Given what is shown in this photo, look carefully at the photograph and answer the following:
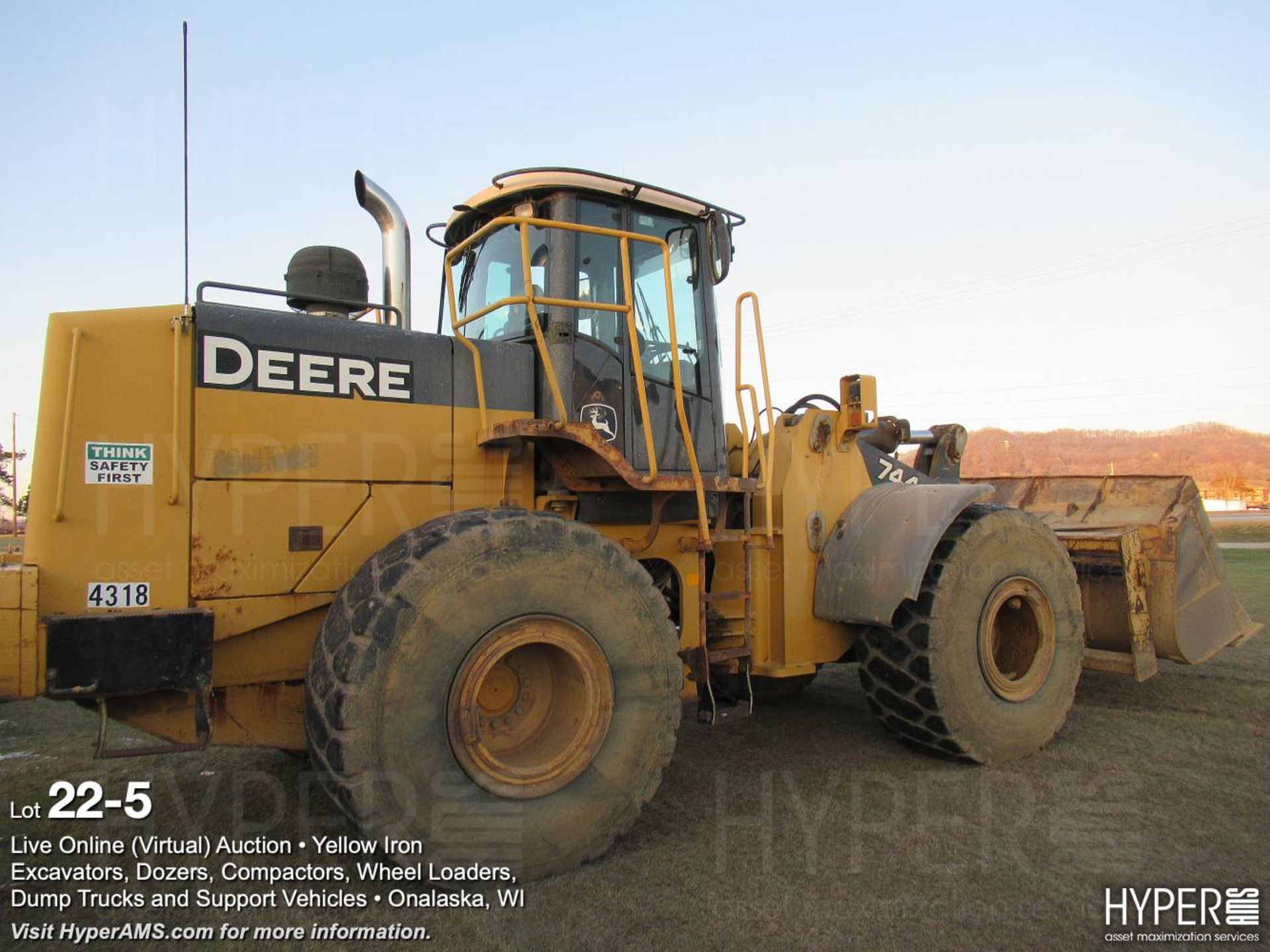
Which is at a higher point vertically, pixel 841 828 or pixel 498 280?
pixel 498 280

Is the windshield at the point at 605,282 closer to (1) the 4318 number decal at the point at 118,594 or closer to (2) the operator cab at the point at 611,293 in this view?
(2) the operator cab at the point at 611,293

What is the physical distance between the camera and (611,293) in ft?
15.0

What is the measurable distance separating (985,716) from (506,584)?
9.77 feet

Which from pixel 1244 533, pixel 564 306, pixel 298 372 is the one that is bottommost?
pixel 1244 533

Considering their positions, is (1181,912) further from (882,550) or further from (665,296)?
(665,296)

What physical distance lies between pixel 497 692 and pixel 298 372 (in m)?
1.61

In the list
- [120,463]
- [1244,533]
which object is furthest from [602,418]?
[1244,533]

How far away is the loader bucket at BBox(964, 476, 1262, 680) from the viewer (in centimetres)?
581

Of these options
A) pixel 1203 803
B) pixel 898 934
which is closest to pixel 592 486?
pixel 898 934

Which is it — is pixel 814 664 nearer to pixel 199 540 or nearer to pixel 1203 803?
pixel 1203 803

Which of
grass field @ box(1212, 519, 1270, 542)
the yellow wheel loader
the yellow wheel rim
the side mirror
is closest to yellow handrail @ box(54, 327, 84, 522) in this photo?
the yellow wheel loader

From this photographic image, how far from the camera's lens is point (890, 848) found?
3.70 m

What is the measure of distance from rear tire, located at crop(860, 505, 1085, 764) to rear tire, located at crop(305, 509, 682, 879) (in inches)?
66.6

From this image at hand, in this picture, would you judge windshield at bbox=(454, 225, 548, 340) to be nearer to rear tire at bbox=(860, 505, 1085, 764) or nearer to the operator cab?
the operator cab
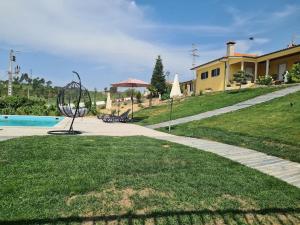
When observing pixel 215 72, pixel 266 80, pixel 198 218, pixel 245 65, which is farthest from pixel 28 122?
pixel 245 65

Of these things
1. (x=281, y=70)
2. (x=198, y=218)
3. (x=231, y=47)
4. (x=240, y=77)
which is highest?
(x=231, y=47)

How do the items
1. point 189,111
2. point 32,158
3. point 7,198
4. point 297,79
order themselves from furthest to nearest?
1. point 297,79
2. point 189,111
3. point 32,158
4. point 7,198

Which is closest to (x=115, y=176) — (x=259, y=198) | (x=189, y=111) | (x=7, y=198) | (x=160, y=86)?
(x=7, y=198)

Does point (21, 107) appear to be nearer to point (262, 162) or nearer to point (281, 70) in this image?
point (281, 70)

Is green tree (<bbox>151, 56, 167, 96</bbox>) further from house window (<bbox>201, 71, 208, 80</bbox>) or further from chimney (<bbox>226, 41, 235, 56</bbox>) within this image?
chimney (<bbox>226, 41, 235, 56</bbox>)

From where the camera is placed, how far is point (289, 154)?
884 centimetres

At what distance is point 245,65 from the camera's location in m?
34.6

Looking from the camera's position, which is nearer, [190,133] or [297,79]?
[190,133]

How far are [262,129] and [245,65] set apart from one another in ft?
75.5

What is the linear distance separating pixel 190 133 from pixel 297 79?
16.1m

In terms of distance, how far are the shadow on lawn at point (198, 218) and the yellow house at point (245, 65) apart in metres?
27.2

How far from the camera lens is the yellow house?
31.2 meters

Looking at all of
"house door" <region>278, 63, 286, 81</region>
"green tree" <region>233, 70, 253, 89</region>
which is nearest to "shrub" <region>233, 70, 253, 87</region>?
"green tree" <region>233, 70, 253, 89</region>

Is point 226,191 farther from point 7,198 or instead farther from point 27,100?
point 27,100
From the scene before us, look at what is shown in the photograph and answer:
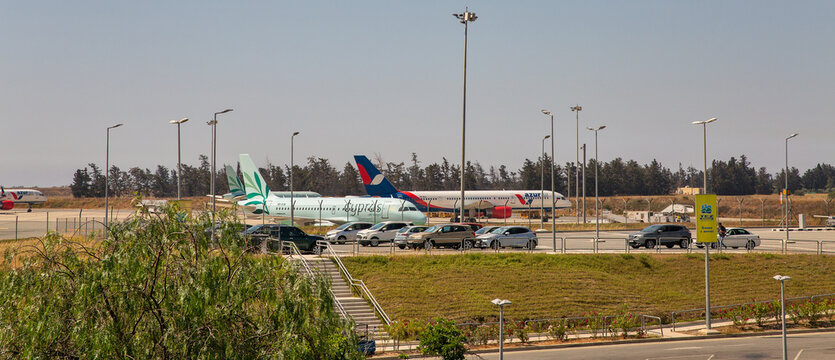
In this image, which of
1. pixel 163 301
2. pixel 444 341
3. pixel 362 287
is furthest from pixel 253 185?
pixel 163 301

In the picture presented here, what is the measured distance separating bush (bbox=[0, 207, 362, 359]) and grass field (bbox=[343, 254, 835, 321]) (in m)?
15.8

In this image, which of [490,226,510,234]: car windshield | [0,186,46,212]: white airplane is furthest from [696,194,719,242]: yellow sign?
[0,186,46,212]: white airplane

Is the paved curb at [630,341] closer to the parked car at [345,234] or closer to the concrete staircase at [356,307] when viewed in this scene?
the concrete staircase at [356,307]

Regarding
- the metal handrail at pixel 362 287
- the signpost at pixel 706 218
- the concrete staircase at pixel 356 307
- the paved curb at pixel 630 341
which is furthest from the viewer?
the signpost at pixel 706 218

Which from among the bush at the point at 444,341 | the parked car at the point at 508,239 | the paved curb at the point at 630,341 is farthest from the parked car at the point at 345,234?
the bush at the point at 444,341

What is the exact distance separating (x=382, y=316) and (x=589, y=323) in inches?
366

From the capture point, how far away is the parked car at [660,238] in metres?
48.2

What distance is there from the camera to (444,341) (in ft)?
76.9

> **What to work on**: Extract word for word every line from the one containing "How far from the camera lens" through the final line of the items, both ends included, and omit the pictures.

> **Written solution**:
How far from the camera lens is the yellow house?
31.2 meters

Looking at all of
"house door" <region>278, 63, 286, 81</region>
"green tree" <region>233, 70, 253, 89</region>
which is nearest to "shrub" <region>233, 70, 253, 87</region>?
"green tree" <region>233, 70, 253, 89</region>

Is point 226,191 farther from point 7,198 or instead farther from point 27,100?
point 27,100
From the scene before us, look at what is shown in the photograph and answer:
In this image, which of
1. pixel 163 301
2. pixel 444 341
3. pixel 362 287
is furthest from pixel 253 185?
pixel 163 301

In the picture presented here, what is the measured distance separating bush (bbox=[0, 207, 362, 359]) and grass field (bbox=[343, 254, 835, 321]) (in m)?
15.8

In this image, which of [490,226,510,234]: car windshield | [0,186,46,212]: white airplane is furthest from [696,194,719,242]: yellow sign?
[0,186,46,212]: white airplane

Is the paved curb at [630,341] closer to the parked car at [345,234] or closer to the concrete staircase at [356,307] when viewed in this scene?
the concrete staircase at [356,307]

Regarding
- the metal handrail at pixel 362 287
- the signpost at pixel 706 218
- the concrete staircase at pixel 356 307
- the paved curb at pixel 630 341
which is furthest from the viewer?
the signpost at pixel 706 218

Which from among the bush at the point at 444,341 | the parked car at the point at 508,239 | the paved curb at the point at 630,341 is farthest from the parked car at the point at 345,234?
the bush at the point at 444,341

What is the exact distance separating (x=382, y=316) and (x=589, y=323) in inches?
366

From the capture point, how far away is the parked car at [660,238] in metres?
48.2

What distance is there from the camera to (444,341) (in ft)?
76.9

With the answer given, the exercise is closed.